[TASK DETAILS] Find every line in the data that contains the word "name". Return each of those lines.

[DATA TO PROCESS]
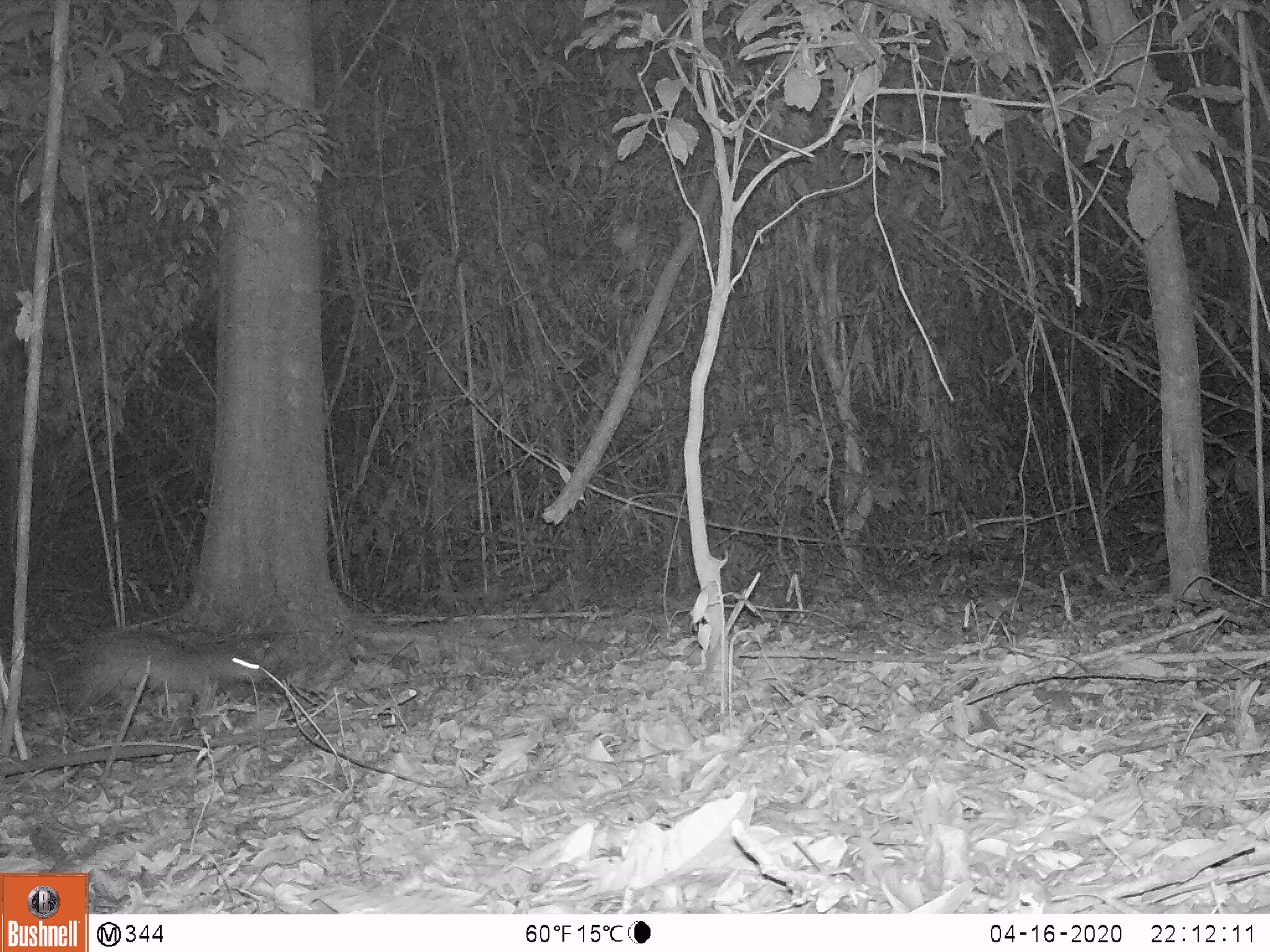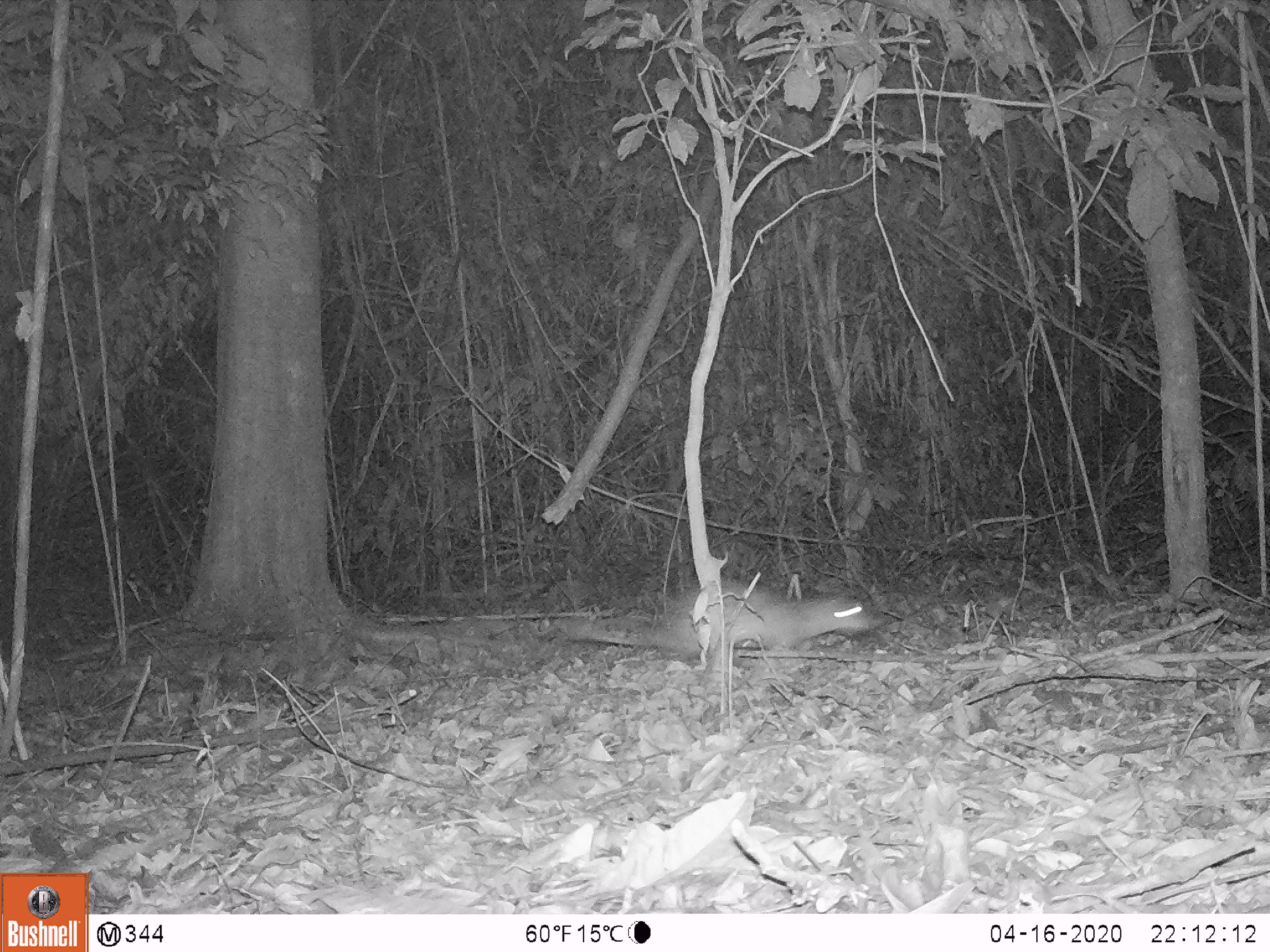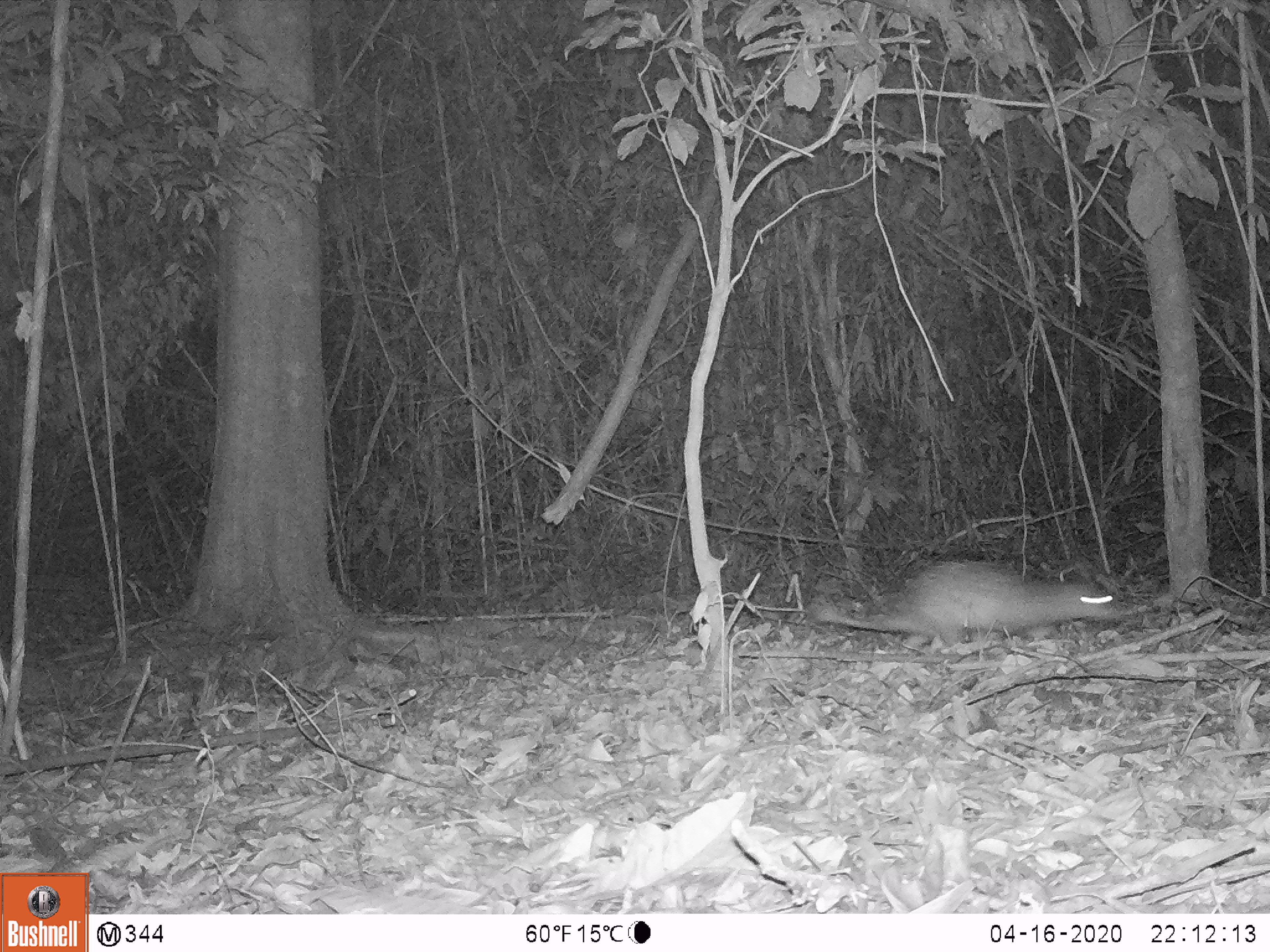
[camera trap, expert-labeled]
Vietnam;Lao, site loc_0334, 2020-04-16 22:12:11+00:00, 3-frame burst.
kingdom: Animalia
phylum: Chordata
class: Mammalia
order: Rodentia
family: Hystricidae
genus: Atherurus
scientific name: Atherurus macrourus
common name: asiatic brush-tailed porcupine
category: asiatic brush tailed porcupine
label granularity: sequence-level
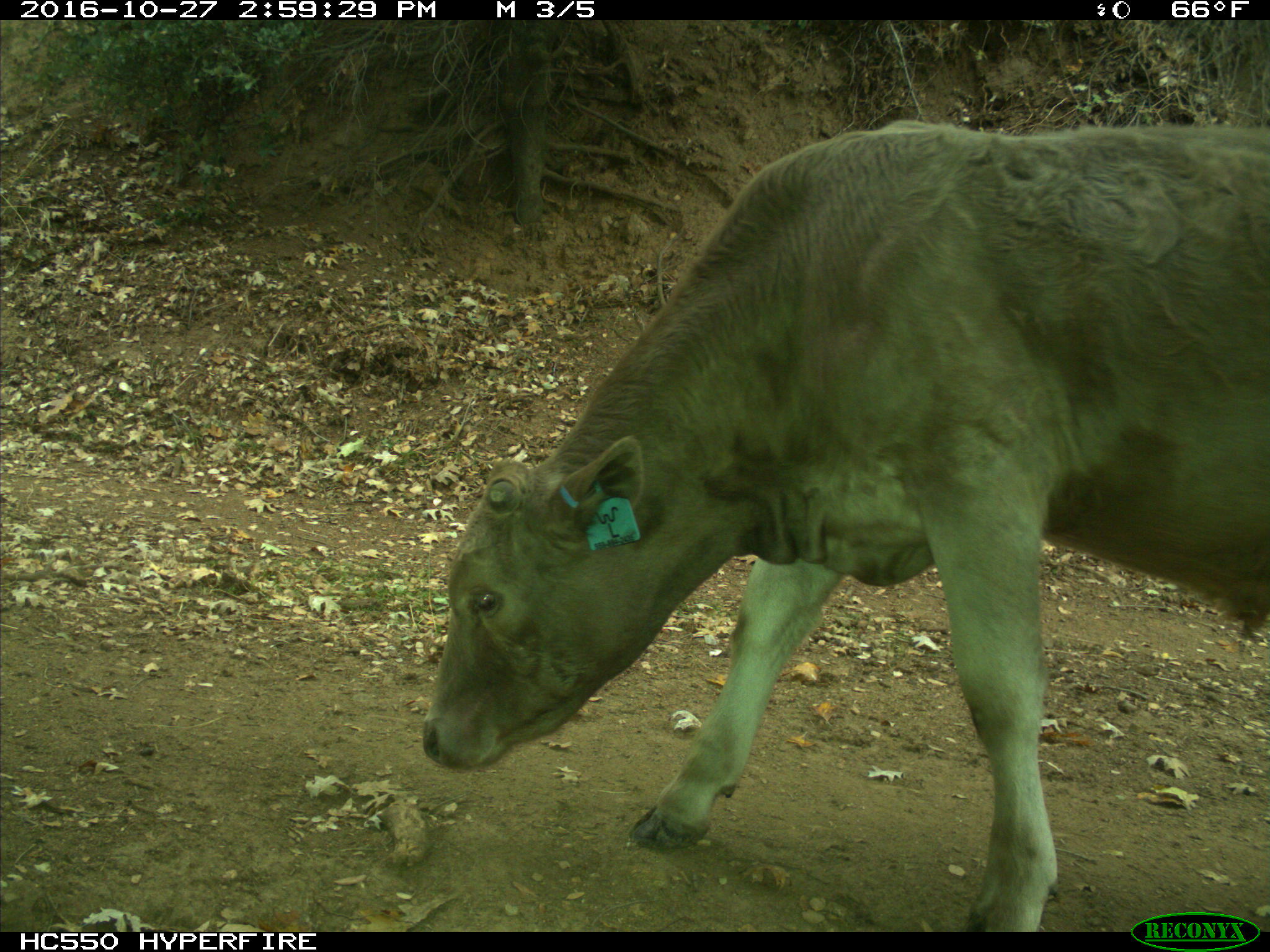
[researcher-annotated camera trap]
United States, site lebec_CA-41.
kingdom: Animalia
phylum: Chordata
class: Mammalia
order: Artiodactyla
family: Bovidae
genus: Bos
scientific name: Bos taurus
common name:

[FINISHED EXERCISE]
scientific name: Atherurus macrourus
common name: asiatic brush-tailed porcupine
scientific name: Bos taurus
common name:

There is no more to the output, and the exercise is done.